195. The relevant point is that the Malaysian Industrial Court, being informed of the grounds for dismissal under the PEAs, made findings on the merits that [the defendants] had not been terminated for just cause or excuse…
204 Further, the Tribunal is not persuaded that [the defendants] had any obligation to inform [the plaintiffs] of the Malaysian Industrial Court proceedings. [BTO], having been validly served and having participated in the initial mediation, was fairly presumed to be aware of the proceedings. It is specious for [the plaintiffs] to suggest that Clause 18.3 of the PEAs imposed any obligation upon [the defendants] to inform [the plaintiffs] of Court communications, as this provision clearly applies to notices between the Parties.
205 Finally, the Tribunal, while recognising that the authorities do contemplate that, exceptionally, special circumstances may justify a departure from the application of issue estoppel, is not persuaded that any injustice, grave or otherwise, results from the application of the doctrine of issue estoppel to the factual allegations underlying [the plaintiffs’] counterclaim in the circumstances before us. [The plaintiffs] may lament that they have been prevented from pursuing their counterclaim in any forum and, as counsel put it at the hearing, “have had no bites of the cherry in terms of the investigation of the merits of the matters on which they are now relying upon as the basis for advancing their counterclaim”. However, it bears repeating that the same factual allegations upon which [the plaintiffs’] counterclaim rests have already been determined by the Malaysian Industrial Court, and the Tribunal determined in its [First Partial Award] that issue preclusion applies to those findings. It is precisely the purpose of issue preclusion to prevent the re-litigation of the same factual or legal issues between the same parties after those issues have been determined by a court of competent jurisdiction…”
[emphasis in original omitted; emphasis added in italics and bold italics]
127 The first observation I would make is that a careful reading of the paragraphs quoted above shows that the Tribunal was engaging each of the arguments that had been advanced by the plaintiffs and which the Tribunal had summarised at [201] of the Second Partial Award.

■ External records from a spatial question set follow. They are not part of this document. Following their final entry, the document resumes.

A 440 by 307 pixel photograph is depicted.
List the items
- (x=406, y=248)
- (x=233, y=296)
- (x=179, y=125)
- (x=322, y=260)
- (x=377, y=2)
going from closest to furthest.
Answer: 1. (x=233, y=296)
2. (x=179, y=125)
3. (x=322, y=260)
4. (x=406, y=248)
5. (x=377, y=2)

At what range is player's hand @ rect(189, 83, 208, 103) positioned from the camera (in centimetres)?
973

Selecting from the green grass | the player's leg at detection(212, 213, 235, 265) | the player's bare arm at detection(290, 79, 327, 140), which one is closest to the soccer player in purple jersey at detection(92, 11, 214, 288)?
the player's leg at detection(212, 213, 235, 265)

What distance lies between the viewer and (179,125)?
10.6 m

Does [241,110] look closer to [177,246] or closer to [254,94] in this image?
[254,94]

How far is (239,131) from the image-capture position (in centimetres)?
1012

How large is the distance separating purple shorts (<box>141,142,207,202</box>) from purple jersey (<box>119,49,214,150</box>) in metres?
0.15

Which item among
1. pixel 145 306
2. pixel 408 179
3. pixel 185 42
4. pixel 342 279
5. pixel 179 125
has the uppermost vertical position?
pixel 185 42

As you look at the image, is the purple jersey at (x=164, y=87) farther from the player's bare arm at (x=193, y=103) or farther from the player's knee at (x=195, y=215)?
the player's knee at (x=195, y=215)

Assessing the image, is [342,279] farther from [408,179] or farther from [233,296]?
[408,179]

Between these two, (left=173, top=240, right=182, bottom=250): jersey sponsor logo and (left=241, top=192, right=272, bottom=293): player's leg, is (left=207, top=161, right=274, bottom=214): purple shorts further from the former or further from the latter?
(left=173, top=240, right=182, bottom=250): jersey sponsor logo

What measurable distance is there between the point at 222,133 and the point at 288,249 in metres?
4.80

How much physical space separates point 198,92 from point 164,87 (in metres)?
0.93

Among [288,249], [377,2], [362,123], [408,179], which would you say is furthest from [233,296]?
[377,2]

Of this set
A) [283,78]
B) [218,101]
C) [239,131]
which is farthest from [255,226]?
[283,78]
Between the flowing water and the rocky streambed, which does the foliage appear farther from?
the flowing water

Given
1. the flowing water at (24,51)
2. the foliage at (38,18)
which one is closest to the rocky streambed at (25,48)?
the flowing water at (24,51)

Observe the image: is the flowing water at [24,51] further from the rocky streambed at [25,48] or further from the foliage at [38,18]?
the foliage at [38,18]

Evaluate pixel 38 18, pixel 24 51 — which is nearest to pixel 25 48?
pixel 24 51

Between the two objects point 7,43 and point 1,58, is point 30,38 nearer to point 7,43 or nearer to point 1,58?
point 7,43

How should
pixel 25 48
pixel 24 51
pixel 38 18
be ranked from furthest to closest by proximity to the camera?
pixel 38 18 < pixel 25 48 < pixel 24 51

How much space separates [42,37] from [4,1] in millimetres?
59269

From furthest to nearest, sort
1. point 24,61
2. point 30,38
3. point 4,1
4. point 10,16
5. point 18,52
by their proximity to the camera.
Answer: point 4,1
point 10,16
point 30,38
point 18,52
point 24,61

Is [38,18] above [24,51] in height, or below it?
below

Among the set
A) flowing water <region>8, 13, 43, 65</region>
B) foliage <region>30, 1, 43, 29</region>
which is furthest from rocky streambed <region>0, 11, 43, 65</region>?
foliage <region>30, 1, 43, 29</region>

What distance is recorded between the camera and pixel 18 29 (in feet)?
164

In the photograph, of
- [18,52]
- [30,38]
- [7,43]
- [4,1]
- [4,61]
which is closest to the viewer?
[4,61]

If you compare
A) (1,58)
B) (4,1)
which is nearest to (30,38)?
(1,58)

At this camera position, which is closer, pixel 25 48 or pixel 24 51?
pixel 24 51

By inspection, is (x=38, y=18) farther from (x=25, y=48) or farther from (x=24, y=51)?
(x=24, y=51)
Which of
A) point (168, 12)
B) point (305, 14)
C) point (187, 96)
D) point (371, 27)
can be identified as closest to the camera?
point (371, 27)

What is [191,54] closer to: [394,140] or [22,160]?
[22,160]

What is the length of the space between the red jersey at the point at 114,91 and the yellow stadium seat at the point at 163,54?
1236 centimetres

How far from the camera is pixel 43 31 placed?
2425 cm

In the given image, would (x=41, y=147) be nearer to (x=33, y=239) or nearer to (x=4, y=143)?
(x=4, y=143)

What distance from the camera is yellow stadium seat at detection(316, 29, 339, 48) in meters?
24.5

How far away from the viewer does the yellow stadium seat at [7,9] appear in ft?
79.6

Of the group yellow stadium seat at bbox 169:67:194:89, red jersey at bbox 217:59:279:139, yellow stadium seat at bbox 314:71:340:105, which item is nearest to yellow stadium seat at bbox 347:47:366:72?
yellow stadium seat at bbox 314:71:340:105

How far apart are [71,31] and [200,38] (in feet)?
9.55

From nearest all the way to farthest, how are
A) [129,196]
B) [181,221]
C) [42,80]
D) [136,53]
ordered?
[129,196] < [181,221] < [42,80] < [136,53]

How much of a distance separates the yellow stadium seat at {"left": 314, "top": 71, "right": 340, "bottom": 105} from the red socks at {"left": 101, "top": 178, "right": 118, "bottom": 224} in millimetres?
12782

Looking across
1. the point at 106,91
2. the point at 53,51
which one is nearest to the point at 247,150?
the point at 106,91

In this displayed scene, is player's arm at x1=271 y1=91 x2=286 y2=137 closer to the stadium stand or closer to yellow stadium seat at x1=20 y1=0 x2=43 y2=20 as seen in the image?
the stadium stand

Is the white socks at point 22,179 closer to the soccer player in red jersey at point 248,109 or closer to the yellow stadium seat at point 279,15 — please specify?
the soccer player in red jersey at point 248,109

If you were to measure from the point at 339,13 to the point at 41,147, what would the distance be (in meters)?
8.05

128 I agree with the defendants that the Tribunal understood and considered the fact that BTO claimed that it was not in fact aware of the MIC Proceedings. First, the Tribunal specifically noted the plaintiffs’ argument that “it was prevented from knowing about the [MIC Proceedings]”; the phrase “prevented from knowing” was itself coined by the plaintiffs in their position paper. It cannot be seriously contended that even though the Tribunal knew of and understood the plaintiffs’ argument that they were prevented from knowing about the MIC Proceedings, the Tribunal somehow did not address its mind at all to and/or did not really try to understand the sharp point of the plaintiffs’ contention that they were in fact not aware of the MIC Proceedings. Just as a matter of plain English, if the plaintiffs were indeed “prevented from knowing” about the MIC Proceedings, the logical and obvious inference to be drawn from that argument is that they did not in fact know about those proceedings. In my view, that is also how the Tribunal would have understood and did understand the plaintiffs’ argument. Given the eminence of the Tribunal members, I find it difficult to accept that the Tribunal missed or completely failed to understand this quite obvious inference, leaving aside the fact that the plaintiffs did also specifically make the point to the Tribunal that they were not aware of the MIC Proceedings (see [122] above).

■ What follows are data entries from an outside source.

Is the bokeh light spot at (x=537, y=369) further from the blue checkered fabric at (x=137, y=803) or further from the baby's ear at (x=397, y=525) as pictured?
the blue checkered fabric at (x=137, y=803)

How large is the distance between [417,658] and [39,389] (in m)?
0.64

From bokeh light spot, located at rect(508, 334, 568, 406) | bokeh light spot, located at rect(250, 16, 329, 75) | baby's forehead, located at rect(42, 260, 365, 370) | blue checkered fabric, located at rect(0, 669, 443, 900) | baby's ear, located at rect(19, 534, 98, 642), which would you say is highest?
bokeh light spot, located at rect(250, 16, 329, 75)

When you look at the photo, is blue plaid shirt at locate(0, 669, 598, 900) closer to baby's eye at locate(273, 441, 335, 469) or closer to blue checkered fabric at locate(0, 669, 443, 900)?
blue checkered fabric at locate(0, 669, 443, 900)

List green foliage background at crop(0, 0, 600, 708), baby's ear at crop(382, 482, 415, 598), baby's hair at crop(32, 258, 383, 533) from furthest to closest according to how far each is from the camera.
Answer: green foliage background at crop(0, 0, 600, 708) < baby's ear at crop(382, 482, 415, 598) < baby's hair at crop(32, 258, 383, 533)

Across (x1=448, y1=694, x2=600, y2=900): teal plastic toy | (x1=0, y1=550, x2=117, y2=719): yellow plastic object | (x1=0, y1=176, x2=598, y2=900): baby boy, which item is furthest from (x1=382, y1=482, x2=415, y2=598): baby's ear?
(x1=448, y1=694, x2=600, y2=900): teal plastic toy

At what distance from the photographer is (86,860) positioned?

129 Digressing slightly, I do not accept Mr Yeo’s contention that it was somehow incumbent on the Tribunal to question or orally examine Mr [K] on the evidence in his witness statement regarding the plaintiffs being unaware of the MIC Proceedings, before the Tribunal made any finding on the same. Nor do I accept his argument that because the Tribunal failed to question Mr [K] even though he was offered as a witness, it shows that the Tribunal did not even consider Mr [K]’s “unchallenged” evidence that BTO was unaware of the MIC Proceedings. Neither of these arguments has any merit.

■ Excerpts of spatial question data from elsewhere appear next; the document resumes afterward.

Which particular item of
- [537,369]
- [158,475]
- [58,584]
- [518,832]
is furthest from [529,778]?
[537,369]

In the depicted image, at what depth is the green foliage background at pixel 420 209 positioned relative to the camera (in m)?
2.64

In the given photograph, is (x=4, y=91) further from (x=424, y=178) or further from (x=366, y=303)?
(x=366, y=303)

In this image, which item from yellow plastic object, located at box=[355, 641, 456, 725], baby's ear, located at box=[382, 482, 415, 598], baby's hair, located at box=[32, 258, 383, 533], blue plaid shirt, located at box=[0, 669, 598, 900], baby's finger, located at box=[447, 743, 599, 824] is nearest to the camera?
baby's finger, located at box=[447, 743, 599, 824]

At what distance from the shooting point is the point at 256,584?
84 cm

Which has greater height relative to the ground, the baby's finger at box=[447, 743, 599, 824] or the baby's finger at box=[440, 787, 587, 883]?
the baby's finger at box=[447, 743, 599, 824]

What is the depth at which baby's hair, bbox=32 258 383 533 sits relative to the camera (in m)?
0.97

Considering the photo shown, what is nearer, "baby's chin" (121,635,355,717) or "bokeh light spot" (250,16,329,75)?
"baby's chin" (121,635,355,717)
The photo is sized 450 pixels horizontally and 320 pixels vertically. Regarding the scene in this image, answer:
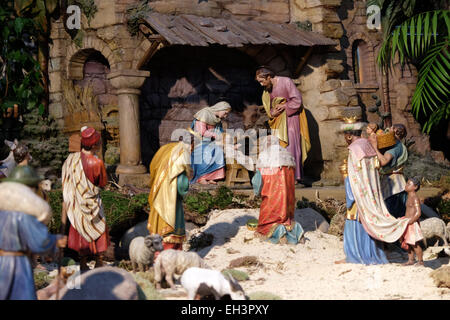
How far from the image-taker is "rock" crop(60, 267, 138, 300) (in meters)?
5.06

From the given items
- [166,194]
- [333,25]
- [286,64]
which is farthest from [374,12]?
[166,194]

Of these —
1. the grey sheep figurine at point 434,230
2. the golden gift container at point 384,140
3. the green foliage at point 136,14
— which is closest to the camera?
the golden gift container at point 384,140

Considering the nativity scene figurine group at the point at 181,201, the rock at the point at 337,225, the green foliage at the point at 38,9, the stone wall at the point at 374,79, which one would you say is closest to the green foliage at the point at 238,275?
the nativity scene figurine group at the point at 181,201

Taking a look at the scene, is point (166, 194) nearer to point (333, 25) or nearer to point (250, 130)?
point (250, 130)

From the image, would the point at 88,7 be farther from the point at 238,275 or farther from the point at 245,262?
the point at 238,275

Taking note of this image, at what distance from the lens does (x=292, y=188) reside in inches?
338

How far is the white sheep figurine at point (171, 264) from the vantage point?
6.14 m

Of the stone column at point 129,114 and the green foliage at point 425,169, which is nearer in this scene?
the stone column at point 129,114

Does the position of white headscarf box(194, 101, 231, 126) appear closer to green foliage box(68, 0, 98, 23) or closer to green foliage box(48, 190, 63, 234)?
green foliage box(48, 190, 63, 234)

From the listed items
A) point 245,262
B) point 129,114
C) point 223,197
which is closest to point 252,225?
point 223,197

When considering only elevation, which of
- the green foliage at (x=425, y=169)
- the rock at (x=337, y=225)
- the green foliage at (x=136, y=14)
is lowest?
the rock at (x=337, y=225)

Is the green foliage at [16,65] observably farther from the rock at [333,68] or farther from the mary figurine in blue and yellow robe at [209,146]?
the rock at [333,68]

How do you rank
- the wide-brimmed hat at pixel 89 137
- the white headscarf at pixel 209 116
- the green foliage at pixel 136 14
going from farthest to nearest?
1. the green foliage at pixel 136 14
2. the white headscarf at pixel 209 116
3. the wide-brimmed hat at pixel 89 137

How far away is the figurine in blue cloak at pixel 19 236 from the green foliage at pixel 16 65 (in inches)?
272
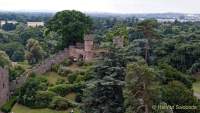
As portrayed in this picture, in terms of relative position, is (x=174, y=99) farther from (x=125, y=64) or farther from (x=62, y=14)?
(x=62, y=14)

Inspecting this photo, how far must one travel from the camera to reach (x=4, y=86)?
50.9m

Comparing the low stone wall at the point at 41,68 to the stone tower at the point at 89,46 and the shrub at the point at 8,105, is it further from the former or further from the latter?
the stone tower at the point at 89,46

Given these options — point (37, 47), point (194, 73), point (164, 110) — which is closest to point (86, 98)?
point (164, 110)

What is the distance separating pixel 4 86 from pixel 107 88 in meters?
22.7

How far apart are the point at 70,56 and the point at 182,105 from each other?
80.2 feet

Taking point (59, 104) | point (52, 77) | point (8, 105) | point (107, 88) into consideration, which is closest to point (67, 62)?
point (52, 77)

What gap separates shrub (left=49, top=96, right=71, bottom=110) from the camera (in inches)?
1828

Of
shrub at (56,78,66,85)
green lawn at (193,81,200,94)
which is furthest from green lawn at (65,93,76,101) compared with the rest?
green lawn at (193,81,200,94)

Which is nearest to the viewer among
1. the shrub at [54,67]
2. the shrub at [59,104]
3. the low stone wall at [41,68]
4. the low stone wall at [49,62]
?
the shrub at [59,104]

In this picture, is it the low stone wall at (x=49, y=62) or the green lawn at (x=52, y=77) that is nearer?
the green lawn at (x=52, y=77)

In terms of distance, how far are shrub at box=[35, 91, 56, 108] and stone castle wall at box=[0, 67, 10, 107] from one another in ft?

130  First, the arbitral process in Singapore is still primarily adversarial. It is therefore for the parties to press a point in the proceedings, if they think it is appropriate or tactically advantageous to do so, including making tactical decisions such as whether to question a witness or not. The latter point is all the more relevant in the present case since parties had agreed, by an email dated 14 November 2018, that “any reliance upon evidence concerning allegations made in support of the counterclaim would be elicited by reference to the documentary evidence, without the need for oral evidence”. During the oral hearing, the defendants chose not to cross-examine Mr [K] as the plaintiffs had chosen not to cross-examine the defendants’ witnesses (ie, BTP and BTQ) on clause 12.6 of the SPA. The Tribunal was therefore perfectly entitled to decide the Counterclaim Preclusion Issue on the basis of the documentary evidence and witness statements as submitted by the parties. Moreover, contrary to Mr Yeo’s submission, the Tribunal did not disbelieve Mr [K]’s evidence or consider Mr [K] to have lied. Nor did the Tribunal make any finding to the effect that BTO was in fact aware of the MIC Proceedings.
131 Reverting to the issue I was addressing at [125] above, in my judgment, it is more likely that the Tribunal accepted, at face value, the plaintiffs’ claim that they were unaware of the MIC Proceedings (because they were “prevented from knowing” about them) but did not consider that to be relevant in light of the valid service on BTO of the papers in the MIC proceedings (see [22] above). It is also equally plausible that the Tribunal simply disagreed with the plaintiffs that it made any difference to the existence or otherwise of special circumstances.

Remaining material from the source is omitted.